Authors: Joe Millard
Dandy was scowling at the table top. "When I insisted on your staying for supper, I had in mind putting a proposition to you, but the more I think about it the more I think I'd be wasting my breath."
"I'm a good listener," the bounty hunter said. "Give it a try."
"I had the fool idea I could persuade you to throw in with us, doing an act with your fancy gunslinging and crack shooting. I'd bill you as the deadliest gun in the Southwest, or some such, and we'd work out a lot of showy tricks for you to perform. But I can see now I must have been slugged sillier than I realized to think you'd be interested."
The hunter was frowning in thought. He rasped fingers through the fringe of beard along his jawline.
"Deadliest gun in the Southwest," he murmured. "Every gunslinger around who thinks he's good would take that as a personal challenge and try to boost his reputation by outgunning me."
"I know," Dandy said glumly, "but I didn't think about that at first. I can see why you wouldn't go for it."
"Tell me, Dandy, will your outfit be moving down anywhere near the Misfortune Mountains any time soon?"
Dandy looked up, startled. "Why, yes. We play Hangville every year. It's one of our best money towns and it's less than five miles from Crazy Woman Pass."
The hunter leaned forward and put his elbows on the table.

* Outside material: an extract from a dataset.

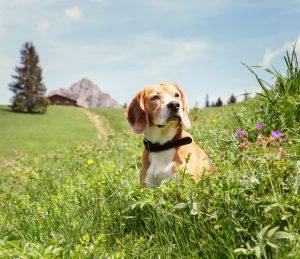 Hund in Wiese Urlaub mit Hund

"Let's hear the rest of your proposition. There's a good chance I might be interested."
From Los Ydros the circus cavalcade moved south and west toward the town of Anamitas. Its arrangement followed a long established pattern. Laura rode with her mother, Cora sat beside Dandy in the lead wagon, ready to dive inside out of sight in case they encountered anyone on the trail or when they neared town. To be discovered and exposed as identical twins would rob the empty coffin illusion of its greatest impact.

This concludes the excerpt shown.